Le dynamisme des grands REITs mondiaux entretenu par l’exception américaine

etude-de-marcheLe développement des acquisitions des foncières américaines est soutenu par davantage de dette tandis que les Françaises restent contraintes par leur désendettement. C’est ce qui transparait de l’étude d’Ernst & Young menée auprès des directeurs financiers des REITs de toute la planète.

Selon la sixième enquête annuelle menée par le cabinet Ernst & Young auprès de 80 directeurs financiers de REITs, ces sociétés foncières disposant de la transparence fiscale dont les Sociétés d’investissement immobilier cotées (SIIC) sont la composante française, ces acteurs s’imposent de plus en plus dans le paysage des transactions immobilières.

La part des REITs dans le marché de l’investissement immobilier a sensiblement progressé, selon cette étude, en passant de 14 % en 2012 à 20 % lors des six premiers mois de l’année en cours.

Le volume de transactions réalisées par les REITs atteindrait selon Ernst & Young 80 milliards de dollars pour l’année entière, après que 60 milliards de dollars aient été acquis pour le premier semestre 2013. Si les perspectives du second semestre apparaissent en sensible ralentissement par rapport aux six premiers mois de l’année, c’est que, selon Jean-Roch Varon, associé et responsable du secteur Real Estate d’Ernst & Young, il faut s’attendre à une pause «  qui leur permettra de digérer l’activité soutenue des dernières années. Beaucoup de SIIC rencontrent déjà des difficultés à identifier des cibles intéressantes, à la fois en termes de qualité et de prix »déclare-t-il à notre confrère L’Agefi Actifs.

« Les Reits ont été très actives au cours des 3 dernières années en ajoutant 230 milliards de dollars d’actifs à leurs portefeuilles, il ne serait pas surprenant qu’elles digèrent ces acquisitions pendant quelques mois » ajoute Howard Roth, directeur de EY’s Global Real Estate. D’autant que parallèlement, la dette globale des REITs a maintenant repassé son niveau de 2008 (372 milliards de dollars contre 361 milliards lors du précédent pic) et qu’il semble difficile de déséquilibrer leurs bilans davantage. Cependant, il faut remarquer que ce sont les foncières américaines qui ont poussé le bouchon le plus loin dans ce mouvement avec un taux d’endettement (LTV) de 75 % rapporté à la valeur de leur patrimoine. Leur endettement a ainsi progressé de 9 %, à l’encontre du mouvement de désendettement des foncières du reste du monde qui ont vu leur LTV diminuer de 8 % sur la période.

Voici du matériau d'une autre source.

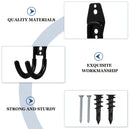 Heavy Duty Garden Hose Hanger Wall Mount Water Hose Hook Holder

Les SIIC françaises ont été extrêmement actives dans leurs efforts de restauration de leur bilan sous la contrainte de leurs banques quoi qu’elles aient trouvé sur les marchés financiers de nouvelles sources de financement obligataires, se rapprochant ainsi des pratiques de désintermédiation qui sont la loi de l’autre côté de l’Atlantique. La conséquence de la priorité au désendettement des SIIC leur fait épouser une tendance inverse à celle de l’ensemble des REITs sur le marché de l’investissement. Selon les données compilées par l’IEIF pour le premier semestre 2013, les foncières françaises disposant de la transparence fiscale, ces sociétés ont été désinvestisseuses nettes avec 95 millions d’euros d’investissements seulement pour 273 millions de cessions ; manquant donc une nouvelle fois à la promesse de leur statut qui était de doter la France d’une industrie immobilière résiliente aux conjonctures déprimées. Mais la tendance pourrait rapidement changer car on constate que les SIIC ont maintenant dépassé la priorité du désendettement et qu’au contraire certaines d’entre elles ont repris le chemin de la croissance en utilisant d’avantage d’effet de levier.